In the year to March 2 net migration to the UK was 246,000, according to official estimates released on Thursday. This was down from 327,000 in the year to March 2016, although only a slight decrease from the figure recorded in the calendar year 2016.
More than half the change in the year to March was driven by a drop in arrivals of EU nationals, the Office for National Statistics said. The ONS said 17,000 people from the so-called “EU8” countries of central and eastern Europe had left the UK in the year to March, which it said was “statistically significant”.
Stephen Clarke of the Resolution Foundation pointed out that while the year-on-year net migration figures were important because they accounted for seasonal changes in the labour market, the fact that the March figure was only slightly below the December one hinted that “the situation may have now stabilised”.
“The lion’s share of the falls so far came immediately after the referendum, so we’ve seen a lot of sharp contractions already,” he said. “The question is whether we are at a new level of net migration or whether it is going to fall further.”
Most of the foreign nationals who entered the UK looking for work — out of a total of 275,000 — had a definite job.
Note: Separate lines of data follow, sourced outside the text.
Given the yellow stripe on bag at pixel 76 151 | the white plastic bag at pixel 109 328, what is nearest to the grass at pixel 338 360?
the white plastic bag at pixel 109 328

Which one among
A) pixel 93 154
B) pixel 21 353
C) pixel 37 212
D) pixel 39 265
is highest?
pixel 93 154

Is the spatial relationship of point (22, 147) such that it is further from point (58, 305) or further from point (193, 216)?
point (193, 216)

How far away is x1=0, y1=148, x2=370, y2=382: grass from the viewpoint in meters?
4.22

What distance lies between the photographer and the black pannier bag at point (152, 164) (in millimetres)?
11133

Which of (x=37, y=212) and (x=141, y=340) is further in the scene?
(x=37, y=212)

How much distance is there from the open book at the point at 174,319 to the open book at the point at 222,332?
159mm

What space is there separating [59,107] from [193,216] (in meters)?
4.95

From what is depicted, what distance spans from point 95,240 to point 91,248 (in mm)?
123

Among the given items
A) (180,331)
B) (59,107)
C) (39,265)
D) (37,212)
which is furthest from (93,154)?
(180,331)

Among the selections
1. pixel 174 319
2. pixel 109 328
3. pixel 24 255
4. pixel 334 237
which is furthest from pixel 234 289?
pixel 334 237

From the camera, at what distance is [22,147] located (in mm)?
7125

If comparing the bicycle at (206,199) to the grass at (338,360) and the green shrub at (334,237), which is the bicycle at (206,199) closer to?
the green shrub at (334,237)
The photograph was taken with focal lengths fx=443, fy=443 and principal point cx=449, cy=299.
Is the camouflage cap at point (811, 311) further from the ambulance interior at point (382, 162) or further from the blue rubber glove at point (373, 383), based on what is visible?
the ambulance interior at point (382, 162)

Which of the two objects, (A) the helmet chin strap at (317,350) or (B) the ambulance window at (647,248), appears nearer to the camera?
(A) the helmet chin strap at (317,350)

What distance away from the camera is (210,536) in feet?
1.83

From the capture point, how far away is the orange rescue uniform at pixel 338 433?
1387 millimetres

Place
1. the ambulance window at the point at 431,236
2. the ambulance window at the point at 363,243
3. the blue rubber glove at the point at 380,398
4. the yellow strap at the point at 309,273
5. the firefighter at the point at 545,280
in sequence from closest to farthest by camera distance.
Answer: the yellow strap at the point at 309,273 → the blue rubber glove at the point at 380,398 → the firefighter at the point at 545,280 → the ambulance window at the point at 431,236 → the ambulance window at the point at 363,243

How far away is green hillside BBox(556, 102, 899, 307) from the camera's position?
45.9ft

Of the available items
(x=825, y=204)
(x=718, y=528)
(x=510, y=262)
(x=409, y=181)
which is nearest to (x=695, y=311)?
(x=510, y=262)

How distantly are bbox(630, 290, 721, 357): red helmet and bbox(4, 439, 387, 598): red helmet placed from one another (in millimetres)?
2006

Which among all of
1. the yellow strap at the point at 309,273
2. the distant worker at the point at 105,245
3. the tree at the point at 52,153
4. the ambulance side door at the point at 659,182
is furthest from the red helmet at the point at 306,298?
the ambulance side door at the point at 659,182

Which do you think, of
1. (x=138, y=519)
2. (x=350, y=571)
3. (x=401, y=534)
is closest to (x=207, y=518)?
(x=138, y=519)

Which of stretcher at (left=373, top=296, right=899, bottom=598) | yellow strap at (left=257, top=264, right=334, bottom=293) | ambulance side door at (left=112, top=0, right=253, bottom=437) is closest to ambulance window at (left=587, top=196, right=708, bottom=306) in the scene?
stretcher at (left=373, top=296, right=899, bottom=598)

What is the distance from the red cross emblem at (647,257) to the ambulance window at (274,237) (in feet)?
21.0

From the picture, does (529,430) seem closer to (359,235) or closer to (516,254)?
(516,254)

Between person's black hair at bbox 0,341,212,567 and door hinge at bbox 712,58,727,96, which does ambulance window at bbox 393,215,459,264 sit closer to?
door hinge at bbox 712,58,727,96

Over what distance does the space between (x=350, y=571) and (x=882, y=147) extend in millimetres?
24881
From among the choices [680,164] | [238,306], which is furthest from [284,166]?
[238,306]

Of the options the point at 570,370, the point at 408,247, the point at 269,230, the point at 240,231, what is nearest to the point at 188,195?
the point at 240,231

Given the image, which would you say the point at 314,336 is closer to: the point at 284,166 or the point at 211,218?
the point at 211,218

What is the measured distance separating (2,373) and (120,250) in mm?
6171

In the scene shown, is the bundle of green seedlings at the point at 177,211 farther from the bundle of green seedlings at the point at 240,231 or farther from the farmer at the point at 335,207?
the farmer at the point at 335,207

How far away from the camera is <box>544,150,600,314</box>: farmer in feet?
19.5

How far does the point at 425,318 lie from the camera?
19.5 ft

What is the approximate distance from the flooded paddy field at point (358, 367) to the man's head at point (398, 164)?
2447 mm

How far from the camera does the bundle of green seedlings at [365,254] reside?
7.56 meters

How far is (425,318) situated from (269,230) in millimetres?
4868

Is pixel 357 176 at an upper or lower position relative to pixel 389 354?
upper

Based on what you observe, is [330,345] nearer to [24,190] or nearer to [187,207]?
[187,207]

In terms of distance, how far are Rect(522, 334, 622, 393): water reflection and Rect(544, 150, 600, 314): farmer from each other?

There was significant fall in the number of overseas citizens who entered the country seeking work, however, from 87,000 in the year to March 2016 to 39,000 in the year to March 2017.
The total number of immigrants to the UK was 588,000 in the year to March, while 342,000 people left the country, according to the ONS data.
Theresa May, the prime minister, has a goal of getting net migration down to the “tens of thousands” annually.
Since the Brexit vote last June, many British businesses have voiced fears of a brain drain as they lose access to skilled European workers.
Profit growth at UK companies is also expected to fall by more than half in 2018, an FT review of analysts’ forecasts has found.
Later on Thursday the Home Office will launch its review into the impact of EU and non-EU students on the UK labour market.
Last month the UK statistics watchdog said that official data suggesting about 100,000 foreign students stay illegally in the UK each year after their courses ended were “potentially misleading”.
The prime minister has also resisted excluding international students from her net migration target, putting her in opposition with several members of her cabinet.